Why we like them: Classic, distinguished, beauty has a habit of speaking for itself. Speckled Sussex chickens are genuinely beautiful by nature and are one of the highest egg producers. Cold winters do not disturb their dependability to deliver you fresh eggs frequently. If you are seeking a lot of brown eggs from a bird that is attractive enough to show, this is her.
Feather Colors: Bring your backyard to life with the radiant colors and patterns of the Speckled Sussex! The speckled Sussex has white spangles on the ends of its otherwise dark mahogany colored feathers. As they mature and molt, more and more white speckles will form. A true example of how beauty is enhance with age. Their plumage is not only eye pleasing, it aids in camouflage them from potential predators such as fox, coyotes, possums, and raccoons.
Egg Color/ Frequency: Gifts 5-6 large brown eggs a week
Personality: The Speckled Sussex are a calm and beautiful breed that knows how to forage. Speckled Sussex chickens are curious, friendly and most importantly gentle. Watching them is a treasure as they tend to have more personality than other chicken varieties. They lay well even in the winter months. They also tend to go broody and make wonderful mothers.

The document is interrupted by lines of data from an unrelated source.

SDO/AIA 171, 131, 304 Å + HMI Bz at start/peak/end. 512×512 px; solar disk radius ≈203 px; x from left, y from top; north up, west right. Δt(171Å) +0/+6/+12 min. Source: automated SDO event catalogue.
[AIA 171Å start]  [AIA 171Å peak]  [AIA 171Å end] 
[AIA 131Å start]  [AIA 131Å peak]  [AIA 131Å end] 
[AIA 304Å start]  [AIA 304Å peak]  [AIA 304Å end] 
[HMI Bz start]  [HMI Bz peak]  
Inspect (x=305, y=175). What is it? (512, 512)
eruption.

Breed History: Since the Roman invasion of Britain in 43 A.D., the area around Kent, Sussex, and Surrey had a reputation for producing chickens of the finest flavor at their poultry production hub. Phoenician traders were known to visit Britain before the Romans and exchange poultry for tin. So, there is speculation on the development of the Sussex chicken.
Edward Brown saved the breed in a moving speech in 1903. He struck a chord with farmers by reminding them of their reputation for producing the finest poultry. He berated the community for letting the Sussex disappear. E.J. Wadman formed a club for Sussex chickens that same year. Farmers networked to find pure Sussex and began their promotion. Thus, this ancient breed was brought back from the brink of extinction and became a “new’ player in the emerging poultry industry of the early 1900s. The Speckled Sussex variety was officially recognized as a breed in 1914.